There are no easy answers, but we cannot safely ignore the questions. If we cannot answer "The Socialist Imperative in Medical Care," we most likely will not have any civilization at all, because we will be equally unable to face the other challenges that our profit-driven economic system will face. Conversely, a successful medical care financial system might give us a model that could be applied to some other issues that are not so vexing today, but that promise to grow as we continue the transition from agricultural self-sufficiency to a world-wide division of labor.

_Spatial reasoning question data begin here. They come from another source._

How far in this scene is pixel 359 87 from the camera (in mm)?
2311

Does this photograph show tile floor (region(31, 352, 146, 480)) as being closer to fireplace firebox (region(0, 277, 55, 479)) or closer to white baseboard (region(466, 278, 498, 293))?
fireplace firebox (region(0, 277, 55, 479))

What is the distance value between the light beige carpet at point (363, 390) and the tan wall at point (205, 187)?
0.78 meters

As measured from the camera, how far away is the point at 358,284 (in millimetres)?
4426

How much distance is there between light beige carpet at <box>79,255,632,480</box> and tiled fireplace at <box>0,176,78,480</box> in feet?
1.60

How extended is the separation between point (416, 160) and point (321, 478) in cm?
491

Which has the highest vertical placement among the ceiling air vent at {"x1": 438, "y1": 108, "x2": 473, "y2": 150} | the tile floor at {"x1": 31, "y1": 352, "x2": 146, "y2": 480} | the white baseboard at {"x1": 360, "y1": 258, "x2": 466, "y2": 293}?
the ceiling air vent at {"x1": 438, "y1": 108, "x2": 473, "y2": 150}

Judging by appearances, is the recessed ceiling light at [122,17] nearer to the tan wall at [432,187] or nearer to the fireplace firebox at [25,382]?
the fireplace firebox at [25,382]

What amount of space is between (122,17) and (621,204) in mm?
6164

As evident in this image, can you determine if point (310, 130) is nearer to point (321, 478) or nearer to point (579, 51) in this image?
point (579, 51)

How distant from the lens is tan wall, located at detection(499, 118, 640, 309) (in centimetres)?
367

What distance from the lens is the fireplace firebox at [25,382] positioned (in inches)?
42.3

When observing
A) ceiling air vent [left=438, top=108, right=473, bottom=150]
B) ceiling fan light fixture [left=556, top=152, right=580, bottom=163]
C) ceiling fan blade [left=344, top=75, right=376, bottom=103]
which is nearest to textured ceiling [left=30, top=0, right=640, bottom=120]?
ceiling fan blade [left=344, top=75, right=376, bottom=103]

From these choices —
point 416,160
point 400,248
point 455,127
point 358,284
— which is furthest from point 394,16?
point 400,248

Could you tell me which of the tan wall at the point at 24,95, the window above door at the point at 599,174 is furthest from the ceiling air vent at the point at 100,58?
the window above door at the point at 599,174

Perhaps this is all a pipe dream, or perhaps, on the other hand, it is too realistic (as some anarchists would say) and not idealistic enough. The point is that we have gone quite some distance in the direction of reciprocal socialism in medical care. In truth the relationship between the medical system and the rest of us is one of reciprocity and socialism, not a market relation. But it is a messy, self-denying, incomplete, and finally unstable one, because we refuse to face it for what it is. And while all our public policy is aimed at making it a market relation, there is good reason to believe that such a market medical system will be even less stable -- if we would tolerate it, which, decent people that we are, we will not.

One thing is clear, in any case. The hodgepodge medical care system we have will not go on without change. Either the system will change or the values that drive it will change. Perhaps that is our destiny: to give up our aspiration to provide medical care to those who need it, to become callous to the sufferings and deaths of those who have exhausted their resources and can no longer buy the care or the insurance they need; to realize all the while that our fellow human beings will be equally callous to our own suffering and death when we, too, have been impoverished by the cost of the care we cannot survive without, and to die, at last, because we cannot pay the capitalist profit-margin on our life any more -- to die, that is, of the disease called capitalism. To hope that this will never happen is to be a socialist, whether one knows it or not!